Guinea/Frauen/Gesellschaft/Gesundheit/KORR

Tantchen Barry gibt das Messer ab

- Beschneiderinnen in Guinea geben traditionelles Amt auf

Von Mouctar Bah =

Mamou, 2. Mai (AFP) - Vor sechzig Jahren übernahm Koumba Ténin Barry das

Amt der Beschneiderin von ihrer Mutter. Mit Tränen in den Augen gibt Tantchen

Barry, wie die 72-Jährige genannt wird, nun ihr Messer ab. "Im Namen der

Gesundheit der Mädchen" werde sie nie wieder eine Beschneidung vornehmen,

verspricht sie. Gemeinsam mit 300 anderen Frauen aus dem westafrikanischen

Guinea folgt sie dem Aufruf einer einheimischen Nichtregierungsorganisation,

die gegen die gesundheitsgefährdende Genitalverstümmelung kämpft. In den Orten

Mamou und Dalaba nehmen die Beschneiderinnen öffentlich Abschied von der

brutalen Praxis, mit der sie ihr Geld verdienten.
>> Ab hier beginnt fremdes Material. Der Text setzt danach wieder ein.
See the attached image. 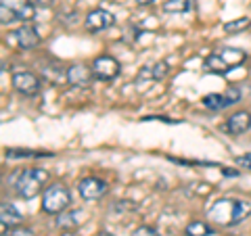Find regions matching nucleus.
<instances>
[{
	"label": "nucleus",
	"mask_w": 251,
	"mask_h": 236,
	"mask_svg": "<svg viewBox=\"0 0 251 236\" xmlns=\"http://www.w3.org/2000/svg\"><path fill=\"white\" fill-rule=\"evenodd\" d=\"M69 205H72V192H69V188L63 182H54L44 188L42 201H40V207L44 213L59 215L65 209H69Z\"/></svg>",
	"instance_id": "nucleus-3"
},
{
	"label": "nucleus",
	"mask_w": 251,
	"mask_h": 236,
	"mask_svg": "<svg viewBox=\"0 0 251 236\" xmlns=\"http://www.w3.org/2000/svg\"><path fill=\"white\" fill-rule=\"evenodd\" d=\"M249 27H251V19L249 17H239V19H232V21L224 23L226 34H239V31H245Z\"/></svg>",
	"instance_id": "nucleus-18"
},
{
	"label": "nucleus",
	"mask_w": 251,
	"mask_h": 236,
	"mask_svg": "<svg viewBox=\"0 0 251 236\" xmlns=\"http://www.w3.org/2000/svg\"><path fill=\"white\" fill-rule=\"evenodd\" d=\"M186 236H211L214 234V228H211L207 222H201V219H195L184 228Z\"/></svg>",
	"instance_id": "nucleus-16"
},
{
	"label": "nucleus",
	"mask_w": 251,
	"mask_h": 236,
	"mask_svg": "<svg viewBox=\"0 0 251 236\" xmlns=\"http://www.w3.org/2000/svg\"><path fill=\"white\" fill-rule=\"evenodd\" d=\"M203 105H205L209 111H222L226 107H232L228 96H226V94H218V92L205 94V96H203Z\"/></svg>",
	"instance_id": "nucleus-14"
},
{
	"label": "nucleus",
	"mask_w": 251,
	"mask_h": 236,
	"mask_svg": "<svg viewBox=\"0 0 251 236\" xmlns=\"http://www.w3.org/2000/svg\"><path fill=\"white\" fill-rule=\"evenodd\" d=\"M92 80H94L92 67L82 65V63L67 67V84L75 86V88H86V86H90Z\"/></svg>",
	"instance_id": "nucleus-10"
},
{
	"label": "nucleus",
	"mask_w": 251,
	"mask_h": 236,
	"mask_svg": "<svg viewBox=\"0 0 251 236\" xmlns=\"http://www.w3.org/2000/svg\"><path fill=\"white\" fill-rule=\"evenodd\" d=\"M0 4L9 6V9H11L15 15H17V21H21V23L34 21V17H36V9H38V6L31 2V0H2Z\"/></svg>",
	"instance_id": "nucleus-9"
},
{
	"label": "nucleus",
	"mask_w": 251,
	"mask_h": 236,
	"mask_svg": "<svg viewBox=\"0 0 251 236\" xmlns=\"http://www.w3.org/2000/svg\"><path fill=\"white\" fill-rule=\"evenodd\" d=\"M251 215V201L245 199H218L207 207V217L218 226H237Z\"/></svg>",
	"instance_id": "nucleus-1"
},
{
	"label": "nucleus",
	"mask_w": 251,
	"mask_h": 236,
	"mask_svg": "<svg viewBox=\"0 0 251 236\" xmlns=\"http://www.w3.org/2000/svg\"><path fill=\"white\" fill-rule=\"evenodd\" d=\"M251 130V113L249 111H237L228 117V121H226V132L230 134V136H241V134H245Z\"/></svg>",
	"instance_id": "nucleus-11"
},
{
	"label": "nucleus",
	"mask_w": 251,
	"mask_h": 236,
	"mask_svg": "<svg viewBox=\"0 0 251 236\" xmlns=\"http://www.w3.org/2000/svg\"><path fill=\"white\" fill-rule=\"evenodd\" d=\"M21 222H23V213L17 209V205H13V203H2L0 205V224H2V230L17 228Z\"/></svg>",
	"instance_id": "nucleus-13"
},
{
	"label": "nucleus",
	"mask_w": 251,
	"mask_h": 236,
	"mask_svg": "<svg viewBox=\"0 0 251 236\" xmlns=\"http://www.w3.org/2000/svg\"><path fill=\"white\" fill-rule=\"evenodd\" d=\"M222 174H224V176H237L239 171H234V169H226V167H224V169H222Z\"/></svg>",
	"instance_id": "nucleus-26"
},
{
	"label": "nucleus",
	"mask_w": 251,
	"mask_h": 236,
	"mask_svg": "<svg viewBox=\"0 0 251 236\" xmlns=\"http://www.w3.org/2000/svg\"><path fill=\"white\" fill-rule=\"evenodd\" d=\"M6 42L15 48H21V50H31L36 48V46H40V34H38V29L34 25H29V23H23L21 27L13 29L9 38H6Z\"/></svg>",
	"instance_id": "nucleus-4"
},
{
	"label": "nucleus",
	"mask_w": 251,
	"mask_h": 236,
	"mask_svg": "<svg viewBox=\"0 0 251 236\" xmlns=\"http://www.w3.org/2000/svg\"><path fill=\"white\" fill-rule=\"evenodd\" d=\"M46 180H49V171L42 167H27L19 171L17 180H15V192H17L19 199L29 201L36 199L40 192H44L42 188H46Z\"/></svg>",
	"instance_id": "nucleus-2"
},
{
	"label": "nucleus",
	"mask_w": 251,
	"mask_h": 236,
	"mask_svg": "<svg viewBox=\"0 0 251 236\" xmlns=\"http://www.w3.org/2000/svg\"><path fill=\"white\" fill-rule=\"evenodd\" d=\"M84 211L82 209H65L63 213H59V217L54 219V224L61 230H75L84 224Z\"/></svg>",
	"instance_id": "nucleus-12"
},
{
	"label": "nucleus",
	"mask_w": 251,
	"mask_h": 236,
	"mask_svg": "<svg viewBox=\"0 0 251 236\" xmlns=\"http://www.w3.org/2000/svg\"><path fill=\"white\" fill-rule=\"evenodd\" d=\"M61 236H80V234H75L74 230H65V232H63Z\"/></svg>",
	"instance_id": "nucleus-28"
},
{
	"label": "nucleus",
	"mask_w": 251,
	"mask_h": 236,
	"mask_svg": "<svg viewBox=\"0 0 251 236\" xmlns=\"http://www.w3.org/2000/svg\"><path fill=\"white\" fill-rule=\"evenodd\" d=\"M226 94V96H228V100H230V105H237L239 103V100L243 98V92L237 88V86H230V88L228 90H226L224 92Z\"/></svg>",
	"instance_id": "nucleus-22"
},
{
	"label": "nucleus",
	"mask_w": 251,
	"mask_h": 236,
	"mask_svg": "<svg viewBox=\"0 0 251 236\" xmlns=\"http://www.w3.org/2000/svg\"><path fill=\"white\" fill-rule=\"evenodd\" d=\"M136 2H138V4H143V6H149V4H153L155 0H136Z\"/></svg>",
	"instance_id": "nucleus-27"
},
{
	"label": "nucleus",
	"mask_w": 251,
	"mask_h": 236,
	"mask_svg": "<svg viewBox=\"0 0 251 236\" xmlns=\"http://www.w3.org/2000/svg\"><path fill=\"white\" fill-rule=\"evenodd\" d=\"M31 2H34L38 9H49V6L54 2V0H31Z\"/></svg>",
	"instance_id": "nucleus-25"
},
{
	"label": "nucleus",
	"mask_w": 251,
	"mask_h": 236,
	"mask_svg": "<svg viewBox=\"0 0 251 236\" xmlns=\"http://www.w3.org/2000/svg\"><path fill=\"white\" fill-rule=\"evenodd\" d=\"M113 23H115L113 13H109L105 9H94L86 15L84 27H86V31H90V34H99V31H103V29H109Z\"/></svg>",
	"instance_id": "nucleus-8"
},
{
	"label": "nucleus",
	"mask_w": 251,
	"mask_h": 236,
	"mask_svg": "<svg viewBox=\"0 0 251 236\" xmlns=\"http://www.w3.org/2000/svg\"><path fill=\"white\" fill-rule=\"evenodd\" d=\"M6 236H36L31 228H25V226H17V228H11L9 234Z\"/></svg>",
	"instance_id": "nucleus-23"
},
{
	"label": "nucleus",
	"mask_w": 251,
	"mask_h": 236,
	"mask_svg": "<svg viewBox=\"0 0 251 236\" xmlns=\"http://www.w3.org/2000/svg\"><path fill=\"white\" fill-rule=\"evenodd\" d=\"M237 163L241 165V167H247V169H251V155H243V157H237Z\"/></svg>",
	"instance_id": "nucleus-24"
},
{
	"label": "nucleus",
	"mask_w": 251,
	"mask_h": 236,
	"mask_svg": "<svg viewBox=\"0 0 251 236\" xmlns=\"http://www.w3.org/2000/svg\"><path fill=\"white\" fill-rule=\"evenodd\" d=\"M0 21H2V25H9V23L17 21V15H15V13L9 9V6L0 4Z\"/></svg>",
	"instance_id": "nucleus-20"
},
{
	"label": "nucleus",
	"mask_w": 251,
	"mask_h": 236,
	"mask_svg": "<svg viewBox=\"0 0 251 236\" xmlns=\"http://www.w3.org/2000/svg\"><path fill=\"white\" fill-rule=\"evenodd\" d=\"M9 159H19V157H52L49 151H31V148H9L6 151Z\"/></svg>",
	"instance_id": "nucleus-19"
},
{
	"label": "nucleus",
	"mask_w": 251,
	"mask_h": 236,
	"mask_svg": "<svg viewBox=\"0 0 251 236\" xmlns=\"http://www.w3.org/2000/svg\"><path fill=\"white\" fill-rule=\"evenodd\" d=\"M132 236H161V234L157 232L153 226H138L136 230L132 232Z\"/></svg>",
	"instance_id": "nucleus-21"
},
{
	"label": "nucleus",
	"mask_w": 251,
	"mask_h": 236,
	"mask_svg": "<svg viewBox=\"0 0 251 236\" xmlns=\"http://www.w3.org/2000/svg\"><path fill=\"white\" fill-rule=\"evenodd\" d=\"M191 9H193V0H166L163 2V11L174 15H184Z\"/></svg>",
	"instance_id": "nucleus-17"
},
{
	"label": "nucleus",
	"mask_w": 251,
	"mask_h": 236,
	"mask_svg": "<svg viewBox=\"0 0 251 236\" xmlns=\"http://www.w3.org/2000/svg\"><path fill=\"white\" fill-rule=\"evenodd\" d=\"M11 84L21 96H36L42 88V80L31 71H15Z\"/></svg>",
	"instance_id": "nucleus-6"
},
{
	"label": "nucleus",
	"mask_w": 251,
	"mask_h": 236,
	"mask_svg": "<svg viewBox=\"0 0 251 236\" xmlns=\"http://www.w3.org/2000/svg\"><path fill=\"white\" fill-rule=\"evenodd\" d=\"M97 236H115V234H111V232H107V230H100Z\"/></svg>",
	"instance_id": "nucleus-29"
},
{
	"label": "nucleus",
	"mask_w": 251,
	"mask_h": 236,
	"mask_svg": "<svg viewBox=\"0 0 251 236\" xmlns=\"http://www.w3.org/2000/svg\"><path fill=\"white\" fill-rule=\"evenodd\" d=\"M92 73H94V80L113 82L115 77L122 73V65L111 54H100V57L92 61Z\"/></svg>",
	"instance_id": "nucleus-5"
},
{
	"label": "nucleus",
	"mask_w": 251,
	"mask_h": 236,
	"mask_svg": "<svg viewBox=\"0 0 251 236\" xmlns=\"http://www.w3.org/2000/svg\"><path fill=\"white\" fill-rule=\"evenodd\" d=\"M170 71V67H168V63H157V65H151V67H147L145 71H140L138 73V80H163V77L168 75Z\"/></svg>",
	"instance_id": "nucleus-15"
},
{
	"label": "nucleus",
	"mask_w": 251,
	"mask_h": 236,
	"mask_svg": "<svg viewBox=\"0 0 251 236\" xmlns=\"http://www.w3.org/2000/svg\"><path fill=\"white\" fill-rule=\"evenodd\" d=\"M109 190V184L105 182V180H100V178H84L80 180V184H77V192H80L82 199L86 201H99V199H103V196L107 194Z\"/></svg>",
	"instance_id": "nucleus-7"
}]
</instances>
Trommelgeräusche, Marimbaklänge und Tanzrythmen der Fulbe-Nomaden begleiten

die Zeremonie in Mamou, zu der rund 3000 Zuschauer gekommen sind.

"Beschneidung: Quelle der Ansteckung mit Sexualkrankheiten und Aids", steht

auf einem Transparent. "Schützt unsere Kinder vor traditionellen Praktiken"

heißt es auf einem anderen. Sie hätten nicht gewusst, dass die Beschneidung

eine "Quelle des Unglücks" für Frauen sei, versichern die Beschneiderinnen.

Aufklärung und Einsicht brachten sie schließlich dazu, ihre Arbeitswerkzeuge

im Hof des Kulturzentrums von Mamou abzulegen. Sie schwören, nie wieder "die

körperliche Unversehrtheit der Mädchen anzutasten".

Als Entschädigung für ihre verlorene Einnahmequelle bekommen die Frauen

Geld und Naturalien. Insgesamt sechs Millionen guineische Franc (4500 Euro)

sowie 30 Tonnen Reis, drei Tonnen Öl und andere Güter sollen den arbeitslos

gewordenen Frauen eine wirtschaftliche Alternative bieten.

Mit ihrem Nein zur Genitalverstümmelung sagten die Beschneiderinnen "Nein

zur Unfruchtbarkeit, Nein zu Komplikationen in der Schwangerschaft, Nein zur

Frigidität, Nein zu Infektionen und Ja zum Respekt des Rechts der Frauen und

Mädchen auf körperliche und seelische Unversehrheit", erklärt Doktor

Morissandan Kouayté. Kouyté ist Direktor des "Interafrikanischen Komitees für

den Kampf gegen unheilvolle traditionelle Praktiken". Die Organisation mit

Sitz im äthiopischen Addis Abeba ist ein Zusammenschluss mehrerer

Organisationen, die gegen die Genitalverstümmelung kämpfen. Laut Kouyaté ist

die Praxis inzwischen in zwölf afrikanischen Ländern verboten.

Dass mit einem Gesetz nicht automatisch die Einsicht kommt, wissen die

Organisatoren. Doch seit 1999 gab es in vielen guineischen Städten Feste, bei

denen die Messer abgegeben wurden. Rund zwei Drittel der Beschneiderinnen im

Land halten sich inzwischen an das Verbot, schätzt Kouyaté.